** Opening Text under study block **

Seven of the one hundred and thirty-five who reoffended did it in a non-violent manner and two offended violently. Therefore, nine people reoffended out of the total number of cases that were looked at, seven in a non-violent manner and two offended violently. I believe a number of the seven offences were also related to drugs.

That is a whole other issue that we could talk about. We could talk about how our criminal legislation around drugs serves our communities, how well it has served us and the problems with that, but that is probably for another debate.

Of the two offenders who offended violently, one was found guilty of two counts of assault with a weapon and one count of assault using force and the other offender was found guilty of one count of robbery.

I am not going to make any bones about it. Those are serious crimes and serious issues, but these people were charged and convicted in court and are back in jail.

To put it succinctly, since 1987, there have been thousands of offenders who were eligible for early parole. Only 181 chose to apply. Out of those 181, only 135 received a reduction in their sentence. Less than 15%, in fact, of those eligible have applied.

Some of the talk about the legislation comes about because there is somehow this impression that we treat people who have committed murder in Canada lightly, that somehow we are soft on that crime in Canada and that people do not serve a lot of time in Canadian prisons for the crime of murder. In fact, it turns out that is absolutely the furthest from the truth.

It has been shown that the average time served in prison for first degree murder in Canada is 28.4 years. That is one of the longest average times in any country in the world. In comparison, in the United States, the average time incarcerated is 23 years. In many other countries, it is even shorter than that. Certainly in countries like New Zealand, Scotland, Switzerland and England, the average time spent incarcerated for murder is under 15 years.

The fact is that Canada does treat this crime far more severely than many of the countries to which we would want to be compared and significantly more when we look at the average time people spend in prison. It is not something that we are being soft on. We are taking advantage of the possibility of incarceration. We are ensuring that people spend a significant time in jail.

There may be problems with that. Perhaps that is something we should be looking at as it may not be serving us well. In terms of the whole argument that somehow we are soft on crime and this is an issue that needs to be addressed by this Parliament, it turns out that is baloney because we are in fact much more severe than almost any other country we would choose to compare ourselves to. That is something that is also crucial to know in this process.

** Closing Text under study block **
** Opening Data below block **

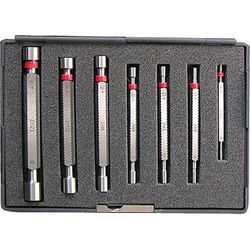 Calibre Tampon Double Lisse 3,4,5,6,8,10,12 Mm, 7 Pièces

** Closing Data below block **

● **Actions to take**:
1: From the parole speech, list every country other than Canada whose average prison time for murder it mentions.
2: Answer these questions from the parole speech:
(a) What is the average time served in prison for first degree murder in Canada?
(b) Since 1987, how many eligible offenders chose to apply for early parole?
(c) Of the two offenders who reoffended violently, what was the second one found guilty of?
3: Pick up the parole speech after its final sentence and keep it going.

● **Responses by item number**:
1:
United States
New Zealand
Scotland
Switzerland
England

2:
(a) 28.4 years
(b) 181
(c) One count of robbery

3:
We have a process that we have had long experience with and that has been in place for over 25 years, probably even longer than that because it was in place for probably a decade before that. There were some changes made to it in the late 1980s. We have good experience with this. It is a program that has been successful, that has shown real and positive results for both people who have been incarcerated in our system and for the communities from which they come and to which they often return. It has shown that citizens can be engaged in a meaningful way in making determinations about their safety and the safety of their communities and decisions about who has been successfully rehabilitated. Citizens get to apply those standards that they believe are most important in making that kind of determination.

If there is a reason why we should reject this legislation, it is because it very clearly eliminates the possibility of citizen engagement in this very important process. This is something that has evolved over time and is something that we have shown great leadership in, establishing this kind of process that allows citizens to make important decisions about parole eligibility for people who have committed the most serious crimes possible in our society. It speaks well to our society that we both make that possibility available and that we also engage citizens directly in making the ultimate decisions about who gets out early, about who has been successfully rehabilitated. The process engages judges with discretion and engages a very senior level of judiciary in this decision-making process. That is also very important. It is important to give judges that discretion and that they exercise discretion on our behalf. After all, they are experts in this area. That is something that is also very important and a key aspect of this process.

As well, we must remember that the parole system continues to be engaged, that even the small number of people who do successfully complete this process remain on parole for the remainder of their lives and under strict supervision by the people who run our parole system.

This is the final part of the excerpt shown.